OpenAI has reportedly hired Emmett Shear, the co-founder and former CEO of Twitch, to be interim CEO. The deal, first reported by The Information and Bloomberg, seemingly ended Altman’s hopes of returning to the helm after his shocking ouster.
“The board firmly stands by its decision as the only path to advance and defend the mission of OpenAI,” according to an internal memo obtained by The New York Times. It was signed by the four directors on the OpenAI board. “Put simply, Sam’s behavior and lack of transparency in his interactions with the board undermined the board’s ability to effectively supervise the company in the manner it was mandated to do.”
They described Shear as having a “unique mix of skills, expertise and relationships that will drive OpenAI forward.”
Nadella said Microsoft, a lead investor in OpenAI, remains committed to the partnership and looks forward to working with Shear and the new leadership team.
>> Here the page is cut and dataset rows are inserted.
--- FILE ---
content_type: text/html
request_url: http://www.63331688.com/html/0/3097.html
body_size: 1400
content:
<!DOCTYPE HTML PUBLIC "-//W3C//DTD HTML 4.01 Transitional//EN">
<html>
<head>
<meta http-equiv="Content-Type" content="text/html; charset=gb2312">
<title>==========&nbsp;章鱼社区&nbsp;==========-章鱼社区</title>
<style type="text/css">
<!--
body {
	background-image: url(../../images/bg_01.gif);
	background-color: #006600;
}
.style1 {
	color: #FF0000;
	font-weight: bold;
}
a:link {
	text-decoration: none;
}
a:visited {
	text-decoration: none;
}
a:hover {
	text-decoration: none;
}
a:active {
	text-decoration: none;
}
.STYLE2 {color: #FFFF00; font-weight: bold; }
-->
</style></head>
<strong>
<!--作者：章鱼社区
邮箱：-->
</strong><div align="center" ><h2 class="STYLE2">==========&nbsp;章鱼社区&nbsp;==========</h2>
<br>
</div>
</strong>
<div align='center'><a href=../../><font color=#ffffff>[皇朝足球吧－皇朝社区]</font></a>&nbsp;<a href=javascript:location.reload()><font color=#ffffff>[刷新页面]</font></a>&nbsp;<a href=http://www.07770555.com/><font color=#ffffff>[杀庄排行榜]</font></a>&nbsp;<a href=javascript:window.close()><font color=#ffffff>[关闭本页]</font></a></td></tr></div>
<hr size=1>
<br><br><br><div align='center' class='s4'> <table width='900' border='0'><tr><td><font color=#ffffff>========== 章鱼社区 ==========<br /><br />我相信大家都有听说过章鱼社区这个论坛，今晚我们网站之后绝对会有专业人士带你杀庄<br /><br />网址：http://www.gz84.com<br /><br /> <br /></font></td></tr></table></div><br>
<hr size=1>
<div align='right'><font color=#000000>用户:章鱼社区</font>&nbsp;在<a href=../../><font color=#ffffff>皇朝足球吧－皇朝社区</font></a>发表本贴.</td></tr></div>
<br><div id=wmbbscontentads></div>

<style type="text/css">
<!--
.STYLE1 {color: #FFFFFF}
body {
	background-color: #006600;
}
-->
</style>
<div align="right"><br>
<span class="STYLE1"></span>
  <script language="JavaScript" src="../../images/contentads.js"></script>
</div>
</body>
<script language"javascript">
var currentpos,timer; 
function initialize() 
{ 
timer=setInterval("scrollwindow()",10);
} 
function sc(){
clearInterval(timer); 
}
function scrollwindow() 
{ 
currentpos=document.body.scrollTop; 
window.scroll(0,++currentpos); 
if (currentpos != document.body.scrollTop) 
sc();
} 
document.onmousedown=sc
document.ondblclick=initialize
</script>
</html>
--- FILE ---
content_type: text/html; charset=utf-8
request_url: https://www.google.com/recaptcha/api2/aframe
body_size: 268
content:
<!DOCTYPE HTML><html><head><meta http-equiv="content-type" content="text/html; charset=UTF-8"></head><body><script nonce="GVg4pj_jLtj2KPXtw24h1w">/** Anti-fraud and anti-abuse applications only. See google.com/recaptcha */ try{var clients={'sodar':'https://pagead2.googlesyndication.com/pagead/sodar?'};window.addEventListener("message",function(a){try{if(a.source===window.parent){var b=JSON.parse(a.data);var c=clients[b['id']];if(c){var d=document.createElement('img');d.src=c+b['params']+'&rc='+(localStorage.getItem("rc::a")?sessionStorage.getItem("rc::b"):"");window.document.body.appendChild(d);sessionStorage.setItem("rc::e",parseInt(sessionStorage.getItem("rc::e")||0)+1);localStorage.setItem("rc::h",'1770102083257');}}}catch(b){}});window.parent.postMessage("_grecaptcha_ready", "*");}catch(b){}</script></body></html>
Altman over the weekend had been talking with board members about a potential return to the artificial intelligence company behind ChatGPT, according to media reports.
The tech world was stunned on Friday after OpenAI’s board of directors had fired Altman, a high-profile figure and wunderkind of the artificial intelligence boom. OpenAI has made waves throughout the tech industry since it released its chatbot last year, earning a $13 billion dollar investment from Microsoft and stunning the world with its powerful platform.
The company said simply at the time Altman had “not consistently [been] candid in his communications with the board,” but added later there was no “malfeasance or anything related to our financial, business, safety, or security/privacy practices.”
The board has four remaining members who govern OpenAI’s activities. The Times added that there was no guarantee either Altman or Brockman would be reinstated, but employees at the company had expressed their support for that eventuality.
On Sunday, Altman posted a photo of him wearing a guest badge at OpenAI headquarters on X, formerly known as Twitter.
“First and last time I ever wear one of these,” he wrote.
OpenAI’s chief technology officer, Mira Murati, was initially appointed interim CEO after the firing.
The AI boom has thrilled and troubled the tech world. Altman has become a face of the rapidly expanding industry, but also prompted concerns that executives are not doing enough to rein in the potential dangers of artificial intelligence.
This story has been updated with Microsoft’s hiring of Altman.